I’ve owned a few pickup trucks over the years but these days I drive a minivan. Embarrassing, I know, especially for a guy who likes to camp and fish and smoke a pipe but it goes like hell on the highway and pulls my boat or trailer with ease. All the seats in the back fold down into the floor which leaves almost as much room for hauling things as a truck bed and everything stays nice and dry. So a minivan it is. Besides, I owe so much money on it that I’ll have it paid off just in time to be buried in it.
I got my first truck in my early twenty’s. It was a 1969 Chevy C 150. It had a straight six engine with a three speed on the column manual transmission. The body was brown with cool moon hubcaps and relatively free of rust. The big bench seat could hold four people. I loved it. Riding down the road, sitting higher than all the cars I felt like a king on his throne. The very expansive hood sticking out in front of the windshield made me feel invincible. It had big solid steel bumpers, front and back. Once, while I was stopped at an intersection a station wagon rear ended me. All I felt was a little nudge. I got out and walked to the back to see this car’s grille laying all over the road while not even having a paint scratch on my nice white bumper. It was awesome. My truck had one funny little thing about it though. Every once in a while it would get stuck in second gear. I’d be driving along real nice, shift from first to second and then go to shift into third and the shift lever wouldn’t budge. I couldn’t go up to third, couldn’t downshift back to first. I had to push the clutch in, which just about took both legs to do, pull over and shut it off. The shift linkage ran down the steering column, through the firewall and linked up to the tranny under the hood. So through trial and error I finally figured out that I had to take a large screwdriver and place the blade between the two shift rods that ran down the steering column under the hood and give it a whack with a hammer. It busted them loose and then I could shift again. Fun times.

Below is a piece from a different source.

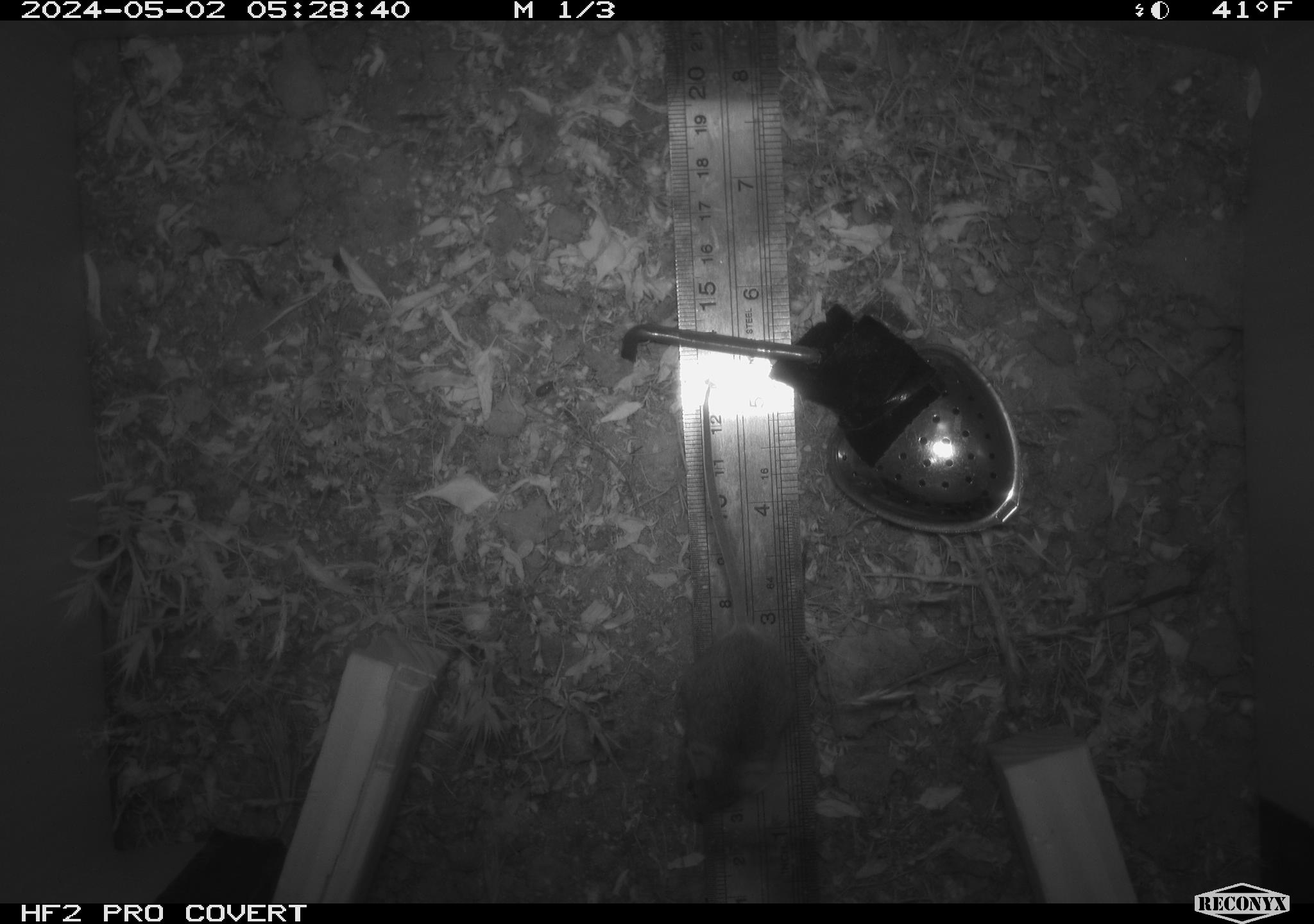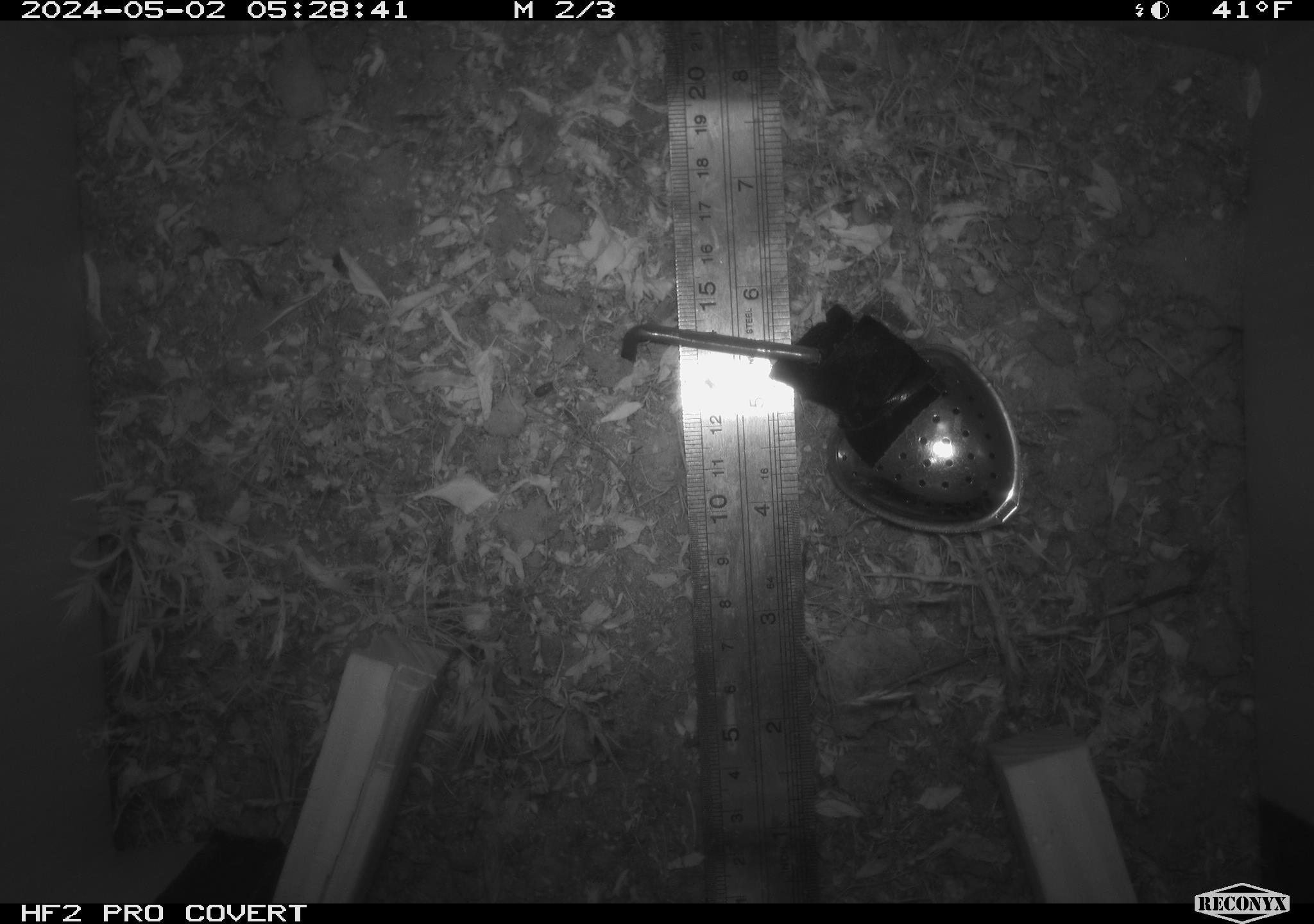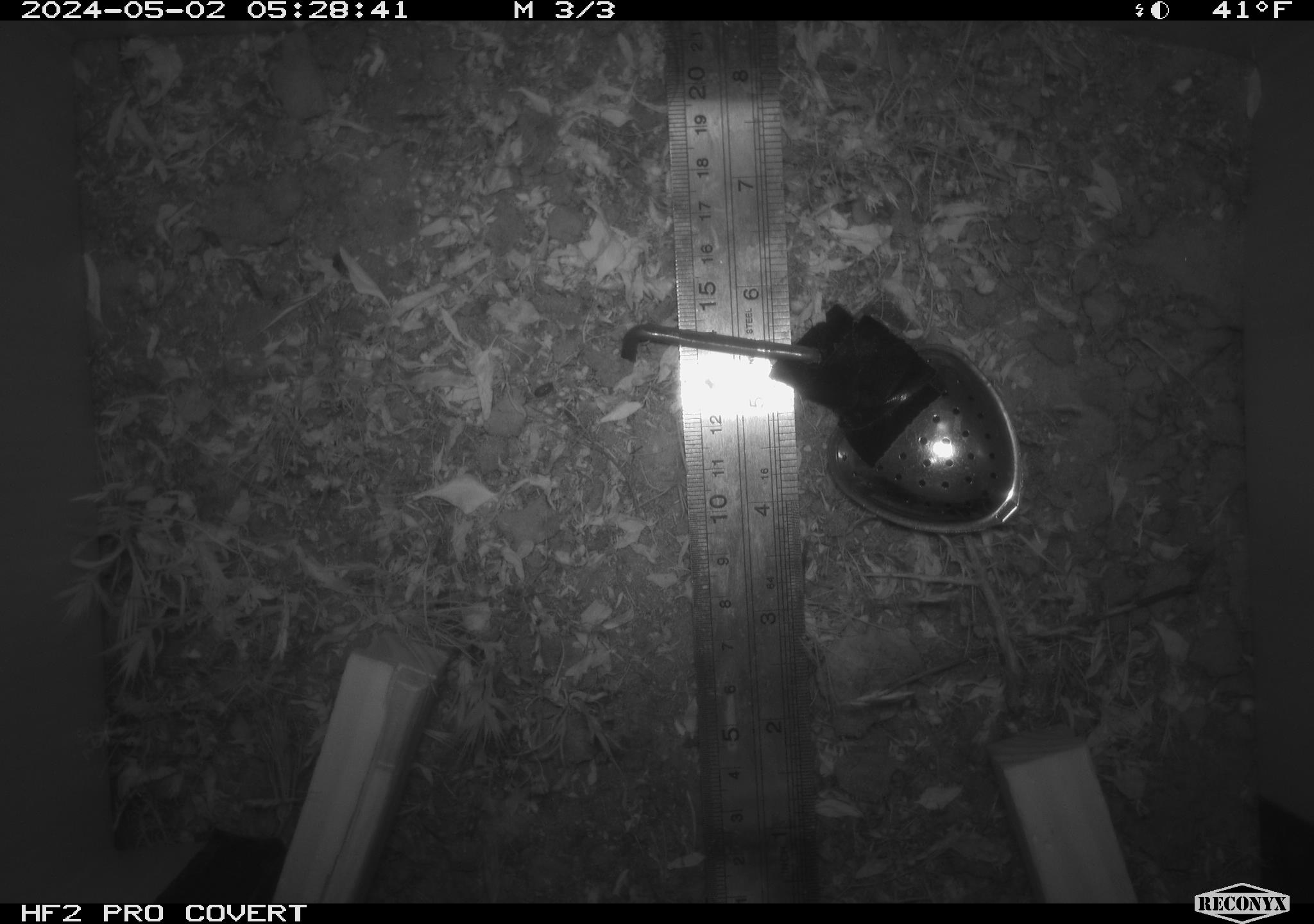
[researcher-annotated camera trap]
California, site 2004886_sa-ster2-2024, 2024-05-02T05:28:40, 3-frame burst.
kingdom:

So one day I’m at home and my girlfriend is using a very large knife to cut the plastic wrap off of a ham. Plastic, shrink wrapped food is always so appetizing. Now when I was a kid, my dad taught me how to use a knife. A knife in my day was a tool, not a weapon. Boyscouts all carried them. I wasn’t a boyscout but my dad thought it was an important tool for a kid to use. He taught me how to use it properly and I’ve carried a pocket knife all my life. Some people never got the knife training. My girlfriend was one of them. She was cutting the ham plastic with the blade of the knife aiming right at her wrist. As I was about to say something the plastic cut through and the knife made a deep, long gash right across her wrist where the artery lies. As she stood there staring in disbelief, blood shot all over the ham and the counter, the knife clattered to the floor and I grabbed a rag. “Want to take a drive, dear?” was all I could think of to say. On the way to the emergency room the truck stuck in second gear and the hospital was on a hill. Uphill from my house. To this day I don’t know how I did it but I drove that truck the three miles to the hospital in second gear. I’m pretty sure I didn’t stop at any stop signs. We made it without her losing too much blood, got her sewed up, and after popping the truck out of second gear, we drove back home. We didn’t have ham for supper. As it turned out she survived her ordeal just fine but we ended up not staying together forever. I mean after all, she didn’t know how to use a knife.